Excerpt from a dataset:
— Begin —
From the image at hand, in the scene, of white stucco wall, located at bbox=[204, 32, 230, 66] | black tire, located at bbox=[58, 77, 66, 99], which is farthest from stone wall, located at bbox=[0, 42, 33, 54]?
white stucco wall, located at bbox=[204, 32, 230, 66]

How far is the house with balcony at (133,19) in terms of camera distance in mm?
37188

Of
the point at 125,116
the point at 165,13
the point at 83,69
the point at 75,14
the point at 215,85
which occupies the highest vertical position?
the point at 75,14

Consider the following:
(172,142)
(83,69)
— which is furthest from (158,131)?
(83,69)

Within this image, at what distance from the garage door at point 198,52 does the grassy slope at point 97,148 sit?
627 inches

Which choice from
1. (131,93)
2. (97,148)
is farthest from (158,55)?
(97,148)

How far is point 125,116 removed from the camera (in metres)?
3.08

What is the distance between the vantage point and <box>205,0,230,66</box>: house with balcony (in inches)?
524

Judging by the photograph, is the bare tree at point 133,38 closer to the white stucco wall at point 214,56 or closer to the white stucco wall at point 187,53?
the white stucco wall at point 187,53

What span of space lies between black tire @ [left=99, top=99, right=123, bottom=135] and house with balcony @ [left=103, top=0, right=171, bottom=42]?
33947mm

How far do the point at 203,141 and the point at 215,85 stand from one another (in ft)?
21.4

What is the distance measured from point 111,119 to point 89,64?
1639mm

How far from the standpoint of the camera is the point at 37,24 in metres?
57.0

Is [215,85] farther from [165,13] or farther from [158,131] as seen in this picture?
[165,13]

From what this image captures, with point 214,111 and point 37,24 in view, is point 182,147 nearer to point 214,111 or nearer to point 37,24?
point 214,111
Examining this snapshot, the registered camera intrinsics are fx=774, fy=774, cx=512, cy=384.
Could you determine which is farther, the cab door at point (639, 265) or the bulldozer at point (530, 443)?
— End —
__Work instructions__
Return the full listing, character for character.

__Output for this exercise__
From the image at hand, in the scene, of white stucco wall, located at bbox=[204, 32, 230, 66] | black tire, located at bbox=[58, 77, 66, 99], which is farthest from stone wall, located at bbox=[0, 42, 33, 54]?
white stucco wall, located at bbox=[204, 32, 230, 66]

How far is the house with balcony at (133,19) in terms of camera distance in mm?
37188

Of
the point at 125,116
the point at 165,13
the point at 83,69
the point at 75,14
the point at 215,85
which occupies the highest vertical position?
the point at 75,14

Consider the following:
(172,142)
(83,69)
— which is furthest from (158,131)?
(83,69)

Within this image, at what distance from the garage door at point 198,52 does the grassy slope at point 97,148 sit?
627 inches

Which choice from
1. (131,93)
2. (97,148)
is farthest from (158,55)?
(97,148)

How far is point 125,116 removed from the camera (in metres)?
3.08

What is the distance between the vantage point and <box>205,0,230,66</box>: house with balcony (in inches)?
524

Judging by the photograph, is the bare tree at point 133,38 closer to the white stucco wall at point 214,56 or closer to the white stucco wall at point 187,53?
the white stucco wall at point 187,53

What span of space lies between black tire @ [left=99, top=99, right=123, bottom=135] and house with balcony @ [left=103, top=0, right=171, bottom=42]?
33947mm

How far do the point at 203,141 and the point at 215,85 stand from one another (in ft)?
21.4

What is the distance measured from point 111,119 to point 89,64?
1639mm

How far from the standpoint of the camera is the point at 37,24 in metres?
57.0

Is [215,85] farther from [165,13] or farther from [158,131] as seen in this picture?
[165,13]

From what this image captures, with point 214,111 and point 37,24 in view, is point 182,147 nearer to point 214,111 or nearer to point 37,24?
point 214,111
Examining this snapshot, the registered camera intrinsics are fx=774, fy=774, cx=512, cy=384.
Could you determine which is farther, the cab door at point (639, 265) or the bulldozer at point (530, 443)?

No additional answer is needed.